Papst gibt Kubas Jugend Hoffnung

Benedikt XVI. hat Kuba zum Aufbau einer erneuerten und offenen Gesellschaft aufgerufen. Bei seiner ersten Messe in dem kommunistischen Land appellierte er an die Katholiken, sich "mit den Waffen des Friedens, der Vergebung und des Verständnisses" am politischen Leben zu beteiligen.

Havanna Während Papst Benedikt XVI. vor der "Barmherzigen Jungfrau von Cobre" niederkniet, um für leidende und inhaftierte Kubaner zu beten, berichtet Kubas wohl bekannteste Bloggerin Yoani Sánchez dem spanischsprachigen TV-Sender CNN fast zeitgleich über Repressalien und Behinderungen gegen die Opposition. Der zweite Tag des Kuba-Besuchs des Kirchenoberhauptes hat deutlich gemacht, auf welch schmalem Grat Benedikt während seines Aufenthalts auf der kommunistisch regierten Karibikinsel wandelt.

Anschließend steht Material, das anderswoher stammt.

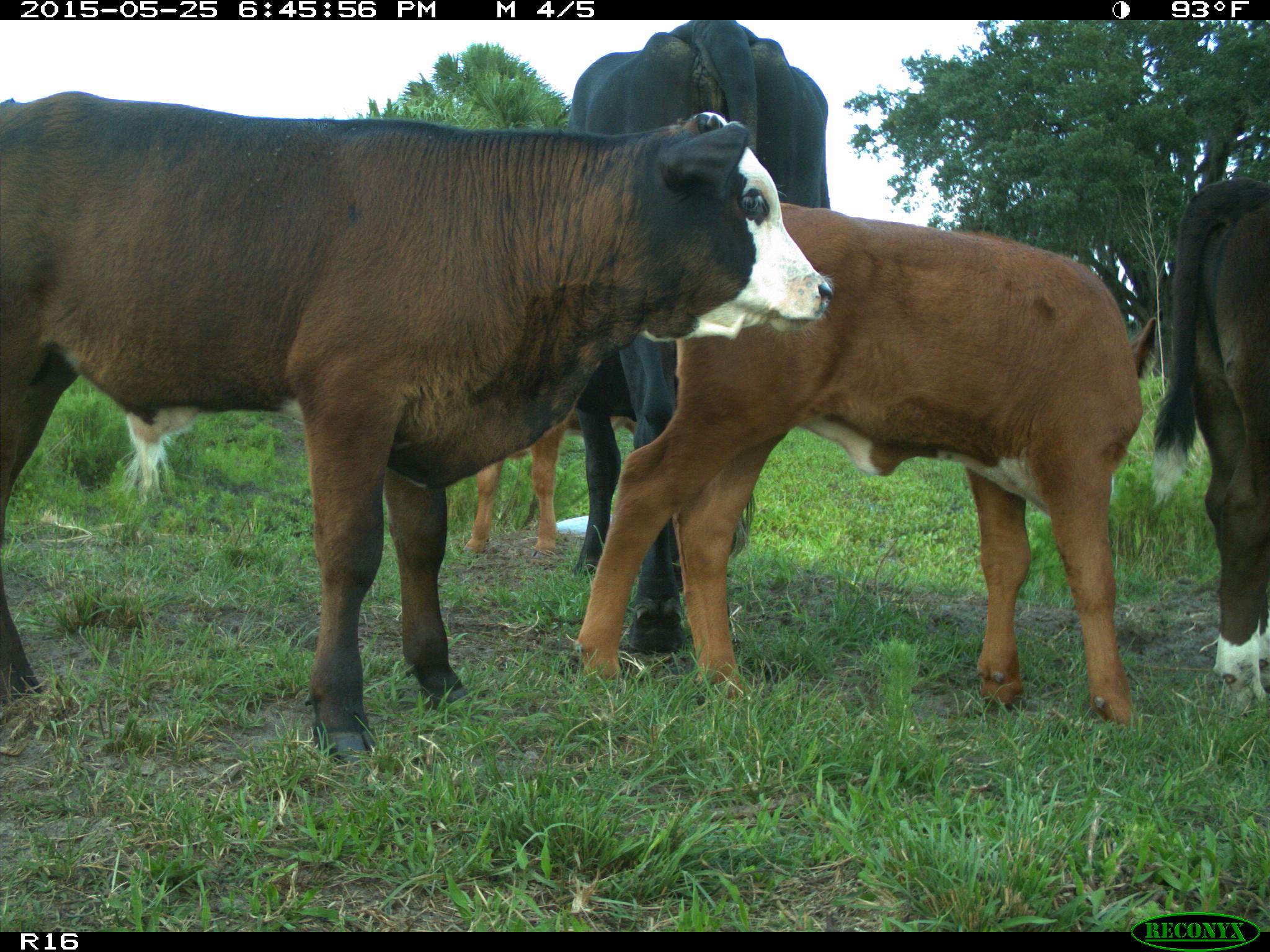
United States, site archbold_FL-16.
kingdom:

Schon der Auftakt geriet zu einer eher hölzernen Angelegenheit: Kubas Präsident Raúl Castro, der Bruder Fidel Castros, wusste auf dem Flughafen von Santiago de Cuba nicht so recht, ob er sich vor dem unbequemen Gast verbeugen sollte oder nicht. Und so entschied sich der General der kubanischen Streitkräfte dafür, Benedikt XVI. freundlich beide Hände auszustrecken. Den Umgang mit einem Gesprächspartner auf Augenhöhe, der auch unerwünschte Wahrheiten ausspricht, ist Havanna nicht gewohnt. Die Reflexe des jahrzehntelangen verbalen Stellungskrieges mit den USA greifen hier nicht.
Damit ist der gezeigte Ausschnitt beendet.